Quando menino, final da década de 40, corria um versinho na boca do povo: “Resende Costa, / Cidade que seduz. / De dia falta água, / De noite falta luz”. E era mesmo verdade. A água vinha nas latas de 20 litros, sobre uma “rodilha” de pano, nas cabeças das mulheres, proveniente das 5 fontes que nasciam no perímetro da cidade. No início da noitinha, chegava a “luz do Azevedo”. A gente acendia uma lâmpada fraquinha, que era apagada às 10 da noite. No mais, era lamparina e vela. E a gente era feliz.
Pois é, passados os quase 70 anos, podemos dizer que temos água e luz durante o dia e a noite. E parece que não somos lá tão felizes assim. Basta abrir jornais e revistas, ligar rádios, televisões, telefones, computadores e toda esta parafernália eletro-eletrônica que invadiu o mundo. É quase só notícia ruim. E o pior, estamos correndo o risco de não termos nem água e nem luz. E o “mais pior” ainda: não é só Resende Costa, é o Brasil todo. Está acabando aquele Brasil que até parecia que seduzia, “deitado eternamente em berço esplêndido...”. E agora vem à tona a famosa pergunta: “Que País é este?”.
Por incrível que pareça, quem por primeiro “cunhou” esta pergunta foi o senhor Francelino Pereira dos Santos, ex-governador de Minas. Francelino nasceu em Angical do Piauí em 1921. Ainda menino, sua família mudou-se para Minas, fixando-se em Belo Horizonte. Formou-se em Direito, foi vereador em Belo Horizonte, deputado federal, governador de Minas e senador. Aderiu de corpo e alma ao regime da ditadura. Foi deputado pela Arena, partido da ditadura, do qual foi presidente. Foi nesse período, 1976, que ele teria cunhado a tal da frase. O presidente Geisel assumiu a presidência acenando com a “abertura” da ditadura. Foi criticando os opositores da ditadura, descrentes das promessas, que o Francelino proferiu o “Que País é este?”. Mas o tiro saiu pela culatra. Geisel, através do famoso “pacote de abril de 1977”, fechou o Congresso, criou os senadores “biônicos”, passou para 6 anos o período da presidência da República e impôs outras medidas, geradas no que se chamou na época de “A Constituinte do Alvorada”. Tempos depois Geisel presenteou o presidente da Arena nomeando-o como governador-biônico de Minas (1979/1983).

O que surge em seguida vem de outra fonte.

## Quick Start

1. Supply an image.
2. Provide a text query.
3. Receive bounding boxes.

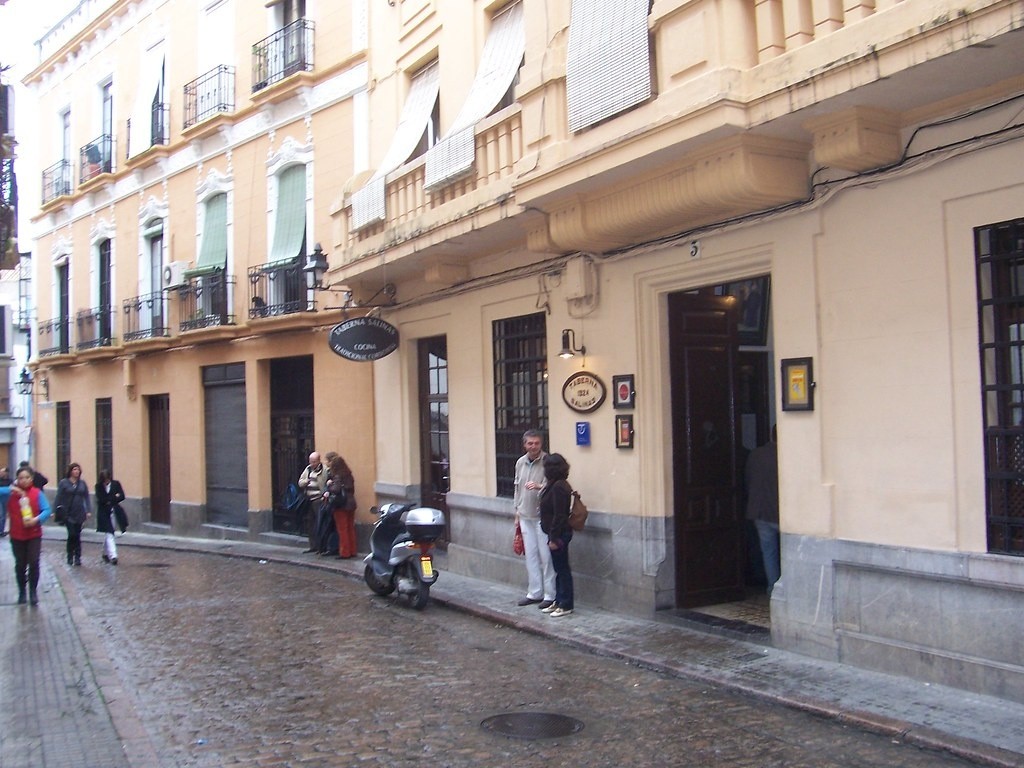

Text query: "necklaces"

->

Mas a história do “Que País é este?” não ficou por aqui. Em 1980, o escritor e poeta Affonso Romano de Sant’Anna saiu com mais uma obra poética, dando-lhe como título a famosa pergunta. Como coordenador da área de Língua portuguesa no vestibular da universidade de Governador Valadares naquele ano, lembro-me de ter escolhido essa pergunta como tema de redação.
Em 1987 a pergunta do Francelino chegou à área musical em forma de rock. Foi quando o músico e compositor Renato Russo, ao lançar o terceiro álbum de sua banda, a Legião Urbana, deu-lhe o nome de “Que País é este?”.
Ao longo do século 20 e nessas duas décadas, o Brasil vem capengando com uma pseudo-democracia. De uns tempos para cá voltamos novamente ao “Que País é este?”. Em 2013, o povo brasileiro saiu nas ruas fazendo essa pergunta, à vista dos problemas do país, culminando com o julgamento do mensalão. Em 2014, perguntou-se “que País é este?”, ao se ousar, aos trancos e barrancos, sediar uma Copa do Mundo, em meio a confusões e atrasos, culminando com um fiascão. Voltaremos à essa pergunta quando, daqui a pouco, estaremos assistindo ao julgamento do petrolão.
Olhando para trás em nossa história, infelizmente nos damos conta de que tivemos, em sua maioria, governantes e legisladores incompetentes, populistas, interesseiros e desonestos. Faltam-nos brasileiros estadistas que, enxergando a longo prazo, possam convencer o povo a sair pelas ruas para defender um grande projeto de educação e de uma reforma radical da estrutura política. Só assim poderemos trocar a fatídica pergunta para afirmar que somos um país sério, democrata, com uma sociedade igualitária, mais sadia e livre dessa insegurança que hoje nos sufoca.